Les tombes blêmes, scintillant sous leurs couronnes de perles où s’accrochaient, éclairs livides, flammes fugitives d’argent, tels des feux-follets, les rayons de l’astre nocturne surgissaient en des rectangles neigeux sur le sol de ténèbres.

Parmi les fûts noirs des cyprès, les colonnes à demi brisées des mausolées et les urnes funéraires recouvertes de leur voile de marbre évoquaient des visions hallucinantes de spectres immobiles, figés en leur suaire rigide, comme surgissant brusquement de leur tombe.

Et les parois des chapelles qu’enveloppait le rayonnement lunaire projetant sur elles l’ombre des ifs funèbres, mouvante sous un vent léger, se détachaient en des pans déchiquetés de linceul qui semblaient flotter en approchant et reculant tour à tour, donnant l’illusion de poursuites de fantômes aux macabres ébats.

Les souffles nocturnes glissant dans les frondaisons ténébreuses emplissaient ce lieu d’éternel silence de sinistres gémissements, de terrifiants chuchotis, et sur le sol, dans les herbes hautes, des choses hideuses, des êtres aux aspects protéens, reptiformes, larvaires, paraissaient se mouvoir, ramper en de longs et sourds frémissements.

Sous les feux livides de l’astre, en le bercement plaintif des arbres, la nécropole endormie semblait vivre d’une vie formidable et confuse où tous les effrois prenaient corps, où tout ce qui est rêve et poésie, par les campagnes baignées de lune, se muait, dans cette enceinte, en cauchemar et épouvante.

Halluciné par mon idée fixe, prêt à affronter les plus horribles, les plus infernales créations des imaginations sans frein, spectre parmi les spectres, âme en peine parmi la foule invisible des âmes en peine, je sautai sur la tombe la plus rapprochée et m’élançai dans la direction de notre caveau, serrant frénétiquement contre ma poitrine mes funèbres outils.

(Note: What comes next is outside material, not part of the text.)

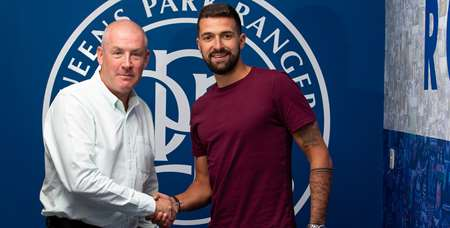 Our new recruit shakes hands with boss Mark Warburton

Entravé par des croix de bois, écroulées sous l’affaissement des tombes communes et invisibles dans l’herbe haute, je tombai à genoux plusieurs fois, saignant de la face et des mains, agrippé dans ma course forcenée par les fils aigus des couronnes, les pointes des grilles de fer, les branches invisibles des rosiers et des églantiers, jaillissant d’un sol engraissé par plusieurs générations, et retombant sur les tertres en cascades ténébreuses de feuillage.

Enfin, j’atteignis le tombeau de ma famille.

Haletant, je pénétrai dans la chapelle, puis, à l’aide de mon levier, je soulevai la pierre tumulaire qu’un seul homme n’eût pu, de sang-froid, déplacer.

Un souffle tiède et humide, au relent fade d’eau croupie, s’exhala aussitôt…

Avec une hâte fébrile, j’allumai un flambeau pris sur l’autel de la chapelle et projetai sa clarté diffuse dans la crypte.

J’aperçus alors, placées sur des madriers de fer scellés dans les murs à diverses hauteurs, les boîtes oblongues des cercueils… puis, avec un affreux serrement de cœur, deux cercueils plus petits, ceux de mes enfants !

M’agrippant des coudes et des genoux, je pénétrai dans le trou, et, saisissant une corde que je venais de fixer autour du bloc de marbre de l’autel, je me laissai glisser rapidement.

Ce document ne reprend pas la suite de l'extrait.